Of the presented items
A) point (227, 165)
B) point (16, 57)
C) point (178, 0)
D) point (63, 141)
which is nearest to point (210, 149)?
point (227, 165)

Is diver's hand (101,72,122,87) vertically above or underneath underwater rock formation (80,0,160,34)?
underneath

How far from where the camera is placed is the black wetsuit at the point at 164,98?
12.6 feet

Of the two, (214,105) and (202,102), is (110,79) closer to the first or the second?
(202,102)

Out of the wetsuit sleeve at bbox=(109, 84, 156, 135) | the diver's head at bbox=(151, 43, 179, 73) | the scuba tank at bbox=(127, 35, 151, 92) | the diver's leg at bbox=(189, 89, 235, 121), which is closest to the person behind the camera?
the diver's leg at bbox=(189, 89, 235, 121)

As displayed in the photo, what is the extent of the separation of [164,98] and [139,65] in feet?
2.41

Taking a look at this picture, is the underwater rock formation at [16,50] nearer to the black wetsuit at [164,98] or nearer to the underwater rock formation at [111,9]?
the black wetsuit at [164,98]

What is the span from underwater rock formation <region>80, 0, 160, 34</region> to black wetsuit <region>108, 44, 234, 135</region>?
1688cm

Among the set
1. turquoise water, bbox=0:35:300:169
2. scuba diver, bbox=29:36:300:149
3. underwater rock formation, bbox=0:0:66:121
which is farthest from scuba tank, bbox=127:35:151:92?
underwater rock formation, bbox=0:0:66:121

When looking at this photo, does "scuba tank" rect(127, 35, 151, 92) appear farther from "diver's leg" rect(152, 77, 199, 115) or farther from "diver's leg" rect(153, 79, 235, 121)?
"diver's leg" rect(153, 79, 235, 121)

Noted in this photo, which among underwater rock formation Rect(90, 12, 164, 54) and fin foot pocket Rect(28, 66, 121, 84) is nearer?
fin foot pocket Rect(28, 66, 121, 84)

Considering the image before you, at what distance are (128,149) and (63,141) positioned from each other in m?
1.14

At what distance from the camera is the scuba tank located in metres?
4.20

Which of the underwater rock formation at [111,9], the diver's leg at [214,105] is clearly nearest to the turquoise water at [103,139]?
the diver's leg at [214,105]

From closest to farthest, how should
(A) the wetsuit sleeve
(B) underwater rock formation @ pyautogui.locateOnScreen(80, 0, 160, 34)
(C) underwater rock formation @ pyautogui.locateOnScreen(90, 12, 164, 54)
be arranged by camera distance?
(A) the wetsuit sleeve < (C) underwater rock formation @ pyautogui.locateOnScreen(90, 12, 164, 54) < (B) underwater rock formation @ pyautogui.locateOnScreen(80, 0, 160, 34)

Directive = Substitute "air cylinder" for "scuba tank" in the stretch from the line containing "Considering the image" through the end of the records, and write out only those lines with nothing else altered.

Worked solution =
Considering the image before you, at what distance are (128,149) and (63,141) positioned from each other in m?
1.14

At what distance from the camera is the air cylinder located in metres?
4.20

Which of the underwater rock formation at [111,9], the diver's leg at [214,105] is clearly nearest to the turquoise water at [103,139]?
the diver's leg at [214,105]

From closest to farthest, how should
(A) the wetsuit sleeve
(B) underwater rock formation @ pyautogui.locateOnScreen(80, 0, 160, 34)
(C) underwater rock formation @ pyautogui.locateOnScreen(90, 12, 164, 54)
be arranged by camera distance?
(A) the wetsuit sleeve < (C) underwater rock formation @ pyautogui.locateOnScreen(90, 12, 164, 54) < (B) underwater rock formation @ pyautogui.locateOnScreen(80, 0, 160, 34)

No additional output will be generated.